Karpus Investment ManagementFixed-income Management
KIM has been beating fixed-income indices for more than a decade, by controlling risk and exploiting market inefficiencies for better total returns. Our nationally recognized methodology for both taxable and tax-advantaged bonds emphasizes:
Intermediate duration: Average duration of three to seven years curbs portfolio risk. The duration is managed to maximize returns in a declining interest rate environment and to protect principal in an increasing interest rate environment.
Upper-investment-grade securities: AA average rating provides high credit quality.
Sector allocation: KIM shifts allocation weightings in response to anticipated market trends. For example, our balanced portfolios reduced their exposure to stocks prior to the three-year downturn that began in 2000.

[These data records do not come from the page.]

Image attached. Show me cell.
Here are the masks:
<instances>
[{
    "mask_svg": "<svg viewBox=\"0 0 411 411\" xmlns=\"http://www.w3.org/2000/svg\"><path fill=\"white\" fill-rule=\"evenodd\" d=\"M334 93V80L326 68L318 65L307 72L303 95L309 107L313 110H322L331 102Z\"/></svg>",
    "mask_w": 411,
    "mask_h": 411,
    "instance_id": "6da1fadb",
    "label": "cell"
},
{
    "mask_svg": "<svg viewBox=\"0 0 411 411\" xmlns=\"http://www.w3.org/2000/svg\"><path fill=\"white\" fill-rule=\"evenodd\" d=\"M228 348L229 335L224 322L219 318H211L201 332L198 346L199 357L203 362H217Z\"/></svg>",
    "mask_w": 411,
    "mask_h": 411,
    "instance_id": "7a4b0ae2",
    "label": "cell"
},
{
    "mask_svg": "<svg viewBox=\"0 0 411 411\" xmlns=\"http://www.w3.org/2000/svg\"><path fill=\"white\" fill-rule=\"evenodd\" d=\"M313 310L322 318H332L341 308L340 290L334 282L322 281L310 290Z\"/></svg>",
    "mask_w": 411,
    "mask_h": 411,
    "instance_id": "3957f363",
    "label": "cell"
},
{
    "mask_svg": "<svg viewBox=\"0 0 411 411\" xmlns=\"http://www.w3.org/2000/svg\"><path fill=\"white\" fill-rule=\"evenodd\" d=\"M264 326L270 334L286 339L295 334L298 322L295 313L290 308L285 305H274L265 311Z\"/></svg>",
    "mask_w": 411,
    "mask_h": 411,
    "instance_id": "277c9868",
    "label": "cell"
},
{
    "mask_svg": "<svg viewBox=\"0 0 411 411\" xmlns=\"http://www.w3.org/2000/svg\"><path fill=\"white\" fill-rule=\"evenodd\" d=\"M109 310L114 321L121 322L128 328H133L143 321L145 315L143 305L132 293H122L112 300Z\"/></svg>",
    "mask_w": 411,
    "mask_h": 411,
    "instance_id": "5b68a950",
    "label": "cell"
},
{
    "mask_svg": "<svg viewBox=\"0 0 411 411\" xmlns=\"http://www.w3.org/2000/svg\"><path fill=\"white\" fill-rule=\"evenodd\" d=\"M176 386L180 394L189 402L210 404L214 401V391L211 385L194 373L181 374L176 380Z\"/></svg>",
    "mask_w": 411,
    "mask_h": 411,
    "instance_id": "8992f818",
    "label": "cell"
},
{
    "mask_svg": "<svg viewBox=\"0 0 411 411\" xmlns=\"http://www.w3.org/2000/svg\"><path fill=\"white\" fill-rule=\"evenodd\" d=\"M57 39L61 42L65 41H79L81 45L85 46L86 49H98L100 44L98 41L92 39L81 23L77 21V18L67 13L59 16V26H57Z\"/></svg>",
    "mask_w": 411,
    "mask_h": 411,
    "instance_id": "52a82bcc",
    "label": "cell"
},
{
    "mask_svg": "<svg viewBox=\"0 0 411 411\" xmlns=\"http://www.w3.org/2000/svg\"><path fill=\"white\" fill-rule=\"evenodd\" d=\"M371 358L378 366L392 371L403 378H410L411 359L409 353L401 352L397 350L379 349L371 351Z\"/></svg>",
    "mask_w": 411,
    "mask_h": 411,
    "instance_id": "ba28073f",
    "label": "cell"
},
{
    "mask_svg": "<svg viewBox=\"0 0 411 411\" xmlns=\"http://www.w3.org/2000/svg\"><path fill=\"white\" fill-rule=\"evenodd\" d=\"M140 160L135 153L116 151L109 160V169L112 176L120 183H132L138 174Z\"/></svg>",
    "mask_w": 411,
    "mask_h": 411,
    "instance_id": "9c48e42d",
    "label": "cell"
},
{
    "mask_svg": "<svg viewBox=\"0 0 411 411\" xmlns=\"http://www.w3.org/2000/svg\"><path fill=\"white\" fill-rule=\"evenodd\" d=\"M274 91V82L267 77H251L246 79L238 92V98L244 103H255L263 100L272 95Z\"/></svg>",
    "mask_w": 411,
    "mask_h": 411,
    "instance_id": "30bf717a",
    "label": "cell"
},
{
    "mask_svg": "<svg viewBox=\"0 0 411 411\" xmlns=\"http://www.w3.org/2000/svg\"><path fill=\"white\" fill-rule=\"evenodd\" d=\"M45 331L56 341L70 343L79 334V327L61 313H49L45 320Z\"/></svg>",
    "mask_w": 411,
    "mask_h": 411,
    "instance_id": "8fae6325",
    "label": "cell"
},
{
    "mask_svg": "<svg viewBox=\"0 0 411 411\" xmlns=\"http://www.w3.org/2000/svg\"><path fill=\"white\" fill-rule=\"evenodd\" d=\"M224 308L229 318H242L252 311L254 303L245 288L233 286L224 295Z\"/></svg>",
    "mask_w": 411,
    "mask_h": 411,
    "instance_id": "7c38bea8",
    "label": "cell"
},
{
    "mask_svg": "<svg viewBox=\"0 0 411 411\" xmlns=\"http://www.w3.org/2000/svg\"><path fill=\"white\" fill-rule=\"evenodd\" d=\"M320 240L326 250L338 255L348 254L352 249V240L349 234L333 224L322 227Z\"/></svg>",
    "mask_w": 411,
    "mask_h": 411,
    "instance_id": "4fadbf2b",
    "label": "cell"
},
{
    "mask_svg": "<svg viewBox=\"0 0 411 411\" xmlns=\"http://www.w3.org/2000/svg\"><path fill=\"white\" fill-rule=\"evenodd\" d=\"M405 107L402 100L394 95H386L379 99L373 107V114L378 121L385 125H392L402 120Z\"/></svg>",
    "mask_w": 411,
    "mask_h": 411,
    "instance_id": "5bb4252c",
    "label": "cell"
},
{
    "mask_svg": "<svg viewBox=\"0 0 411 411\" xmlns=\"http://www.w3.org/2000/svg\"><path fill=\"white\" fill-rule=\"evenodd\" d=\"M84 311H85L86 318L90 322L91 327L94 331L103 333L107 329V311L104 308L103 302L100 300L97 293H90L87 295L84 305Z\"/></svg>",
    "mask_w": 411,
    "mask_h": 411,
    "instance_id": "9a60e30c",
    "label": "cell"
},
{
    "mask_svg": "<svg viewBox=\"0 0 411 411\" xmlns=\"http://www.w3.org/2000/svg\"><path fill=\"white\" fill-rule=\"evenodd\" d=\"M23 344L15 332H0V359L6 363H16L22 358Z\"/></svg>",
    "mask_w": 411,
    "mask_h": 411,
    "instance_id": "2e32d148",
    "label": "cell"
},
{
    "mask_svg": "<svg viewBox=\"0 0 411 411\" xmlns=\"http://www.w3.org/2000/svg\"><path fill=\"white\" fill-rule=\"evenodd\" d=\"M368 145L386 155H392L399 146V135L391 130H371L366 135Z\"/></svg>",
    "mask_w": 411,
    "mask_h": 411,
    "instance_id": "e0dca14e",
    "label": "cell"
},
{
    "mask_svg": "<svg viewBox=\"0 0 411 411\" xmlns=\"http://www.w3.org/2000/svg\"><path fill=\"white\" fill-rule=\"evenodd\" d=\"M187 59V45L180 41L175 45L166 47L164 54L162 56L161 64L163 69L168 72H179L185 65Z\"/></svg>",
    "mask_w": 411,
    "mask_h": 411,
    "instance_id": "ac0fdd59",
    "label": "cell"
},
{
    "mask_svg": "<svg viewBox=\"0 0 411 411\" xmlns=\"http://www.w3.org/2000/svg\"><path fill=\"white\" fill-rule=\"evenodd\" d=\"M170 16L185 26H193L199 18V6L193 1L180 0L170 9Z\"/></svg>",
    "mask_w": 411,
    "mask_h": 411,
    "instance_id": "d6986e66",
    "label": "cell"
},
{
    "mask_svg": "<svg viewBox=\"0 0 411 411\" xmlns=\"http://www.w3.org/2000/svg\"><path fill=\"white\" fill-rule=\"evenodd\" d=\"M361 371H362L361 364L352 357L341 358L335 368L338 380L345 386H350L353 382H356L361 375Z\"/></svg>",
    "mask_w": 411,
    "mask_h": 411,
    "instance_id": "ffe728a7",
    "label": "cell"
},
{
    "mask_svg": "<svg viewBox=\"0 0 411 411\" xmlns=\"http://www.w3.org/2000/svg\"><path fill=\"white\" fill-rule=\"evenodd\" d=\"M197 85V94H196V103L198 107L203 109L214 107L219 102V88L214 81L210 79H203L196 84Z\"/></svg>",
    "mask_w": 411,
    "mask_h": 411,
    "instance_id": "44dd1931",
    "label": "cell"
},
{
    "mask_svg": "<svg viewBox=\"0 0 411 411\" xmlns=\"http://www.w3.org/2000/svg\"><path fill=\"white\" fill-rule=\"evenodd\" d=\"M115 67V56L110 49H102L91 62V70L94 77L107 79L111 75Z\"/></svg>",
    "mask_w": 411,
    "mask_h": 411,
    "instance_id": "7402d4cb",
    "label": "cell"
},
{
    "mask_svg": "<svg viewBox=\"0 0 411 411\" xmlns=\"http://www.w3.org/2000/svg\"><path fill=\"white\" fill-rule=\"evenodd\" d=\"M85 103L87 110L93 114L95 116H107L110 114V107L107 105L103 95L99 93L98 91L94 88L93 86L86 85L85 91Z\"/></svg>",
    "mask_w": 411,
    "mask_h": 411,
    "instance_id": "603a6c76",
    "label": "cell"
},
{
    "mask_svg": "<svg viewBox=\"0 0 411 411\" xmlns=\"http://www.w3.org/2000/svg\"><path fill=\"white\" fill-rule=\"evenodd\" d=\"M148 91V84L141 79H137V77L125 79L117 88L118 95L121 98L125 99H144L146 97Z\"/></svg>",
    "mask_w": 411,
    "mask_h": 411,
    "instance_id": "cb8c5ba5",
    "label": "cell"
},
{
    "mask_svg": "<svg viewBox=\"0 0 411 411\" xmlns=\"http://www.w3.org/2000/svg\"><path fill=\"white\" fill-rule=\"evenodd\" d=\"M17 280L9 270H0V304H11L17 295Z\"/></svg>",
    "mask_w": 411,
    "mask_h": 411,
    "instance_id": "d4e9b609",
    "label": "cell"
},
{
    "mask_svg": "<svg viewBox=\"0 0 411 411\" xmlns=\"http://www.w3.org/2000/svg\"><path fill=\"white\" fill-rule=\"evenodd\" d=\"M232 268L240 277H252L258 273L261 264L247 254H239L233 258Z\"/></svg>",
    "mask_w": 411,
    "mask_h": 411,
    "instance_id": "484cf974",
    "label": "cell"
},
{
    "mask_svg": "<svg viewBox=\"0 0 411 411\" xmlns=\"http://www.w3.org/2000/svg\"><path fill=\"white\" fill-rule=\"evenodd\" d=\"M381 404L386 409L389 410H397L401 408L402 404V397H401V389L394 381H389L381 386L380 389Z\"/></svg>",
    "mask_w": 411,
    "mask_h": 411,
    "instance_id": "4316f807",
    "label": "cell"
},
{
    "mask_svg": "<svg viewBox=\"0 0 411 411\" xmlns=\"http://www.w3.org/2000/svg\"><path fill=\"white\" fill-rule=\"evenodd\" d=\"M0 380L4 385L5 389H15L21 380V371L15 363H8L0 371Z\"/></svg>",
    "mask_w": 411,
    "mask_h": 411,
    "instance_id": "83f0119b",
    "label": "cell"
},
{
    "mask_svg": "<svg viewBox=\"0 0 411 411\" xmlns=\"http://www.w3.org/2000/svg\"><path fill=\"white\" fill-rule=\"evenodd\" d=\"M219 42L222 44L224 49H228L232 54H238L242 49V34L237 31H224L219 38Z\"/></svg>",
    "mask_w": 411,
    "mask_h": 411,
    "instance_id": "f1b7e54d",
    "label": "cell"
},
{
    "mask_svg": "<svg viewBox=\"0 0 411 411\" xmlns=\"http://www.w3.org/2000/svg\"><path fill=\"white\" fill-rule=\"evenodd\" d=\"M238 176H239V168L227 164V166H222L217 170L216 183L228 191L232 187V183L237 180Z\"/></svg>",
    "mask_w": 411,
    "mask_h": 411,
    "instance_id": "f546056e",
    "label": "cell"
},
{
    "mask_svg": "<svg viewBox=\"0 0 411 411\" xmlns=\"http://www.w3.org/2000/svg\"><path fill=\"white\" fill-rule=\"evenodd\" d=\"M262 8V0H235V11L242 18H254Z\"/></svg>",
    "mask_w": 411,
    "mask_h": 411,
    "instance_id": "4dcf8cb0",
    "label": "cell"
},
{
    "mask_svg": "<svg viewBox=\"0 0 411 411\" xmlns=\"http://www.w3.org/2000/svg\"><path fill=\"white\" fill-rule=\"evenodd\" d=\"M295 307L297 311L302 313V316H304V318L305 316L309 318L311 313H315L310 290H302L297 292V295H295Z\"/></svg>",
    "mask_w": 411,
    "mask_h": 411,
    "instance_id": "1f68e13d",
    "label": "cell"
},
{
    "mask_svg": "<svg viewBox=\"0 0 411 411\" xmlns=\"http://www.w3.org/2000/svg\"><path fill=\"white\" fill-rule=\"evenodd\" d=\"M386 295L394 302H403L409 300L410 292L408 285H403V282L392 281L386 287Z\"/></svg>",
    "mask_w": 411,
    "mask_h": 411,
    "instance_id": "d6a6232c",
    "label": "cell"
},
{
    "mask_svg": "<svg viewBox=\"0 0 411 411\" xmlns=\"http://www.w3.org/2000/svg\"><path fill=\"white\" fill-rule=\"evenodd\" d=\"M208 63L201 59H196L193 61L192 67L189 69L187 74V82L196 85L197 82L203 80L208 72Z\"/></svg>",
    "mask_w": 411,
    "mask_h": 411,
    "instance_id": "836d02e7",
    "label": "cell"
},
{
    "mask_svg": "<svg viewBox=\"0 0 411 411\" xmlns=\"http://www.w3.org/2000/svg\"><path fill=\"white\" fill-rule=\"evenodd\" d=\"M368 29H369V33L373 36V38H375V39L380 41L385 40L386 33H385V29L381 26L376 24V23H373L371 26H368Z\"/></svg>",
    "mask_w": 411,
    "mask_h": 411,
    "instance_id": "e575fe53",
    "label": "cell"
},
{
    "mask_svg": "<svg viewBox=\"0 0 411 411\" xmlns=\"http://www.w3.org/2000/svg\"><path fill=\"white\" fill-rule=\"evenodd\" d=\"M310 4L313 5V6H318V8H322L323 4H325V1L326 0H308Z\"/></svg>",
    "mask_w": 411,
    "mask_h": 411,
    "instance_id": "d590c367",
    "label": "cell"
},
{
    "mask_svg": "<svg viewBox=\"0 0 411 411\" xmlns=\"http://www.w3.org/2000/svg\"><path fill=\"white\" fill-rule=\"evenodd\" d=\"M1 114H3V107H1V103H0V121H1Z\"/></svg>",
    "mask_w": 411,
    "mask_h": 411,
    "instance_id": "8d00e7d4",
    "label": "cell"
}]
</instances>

Historical trend analysis: Historical data provide insights into recurring patterns.
Opportunity-focused trading: Portfolio managers constantly monitor price movements and market activity for optimal buy and sell opportunities
KIM’s goal is to achieve investment results in the top quartile of professionally managed monies over three to five year periods, based on each client’s risk and return objectives. We achieve this through:
Extensive diversification: KIM employs a broad range of asset classes and management styles to maximize portfolio performance.
Risk control: High average credit quality and broad diversification enable KIM to control overall
client risk.
Exploitation of market inefficiencies: KIM constantly monitors markets to uncover securities that offer uncommon value.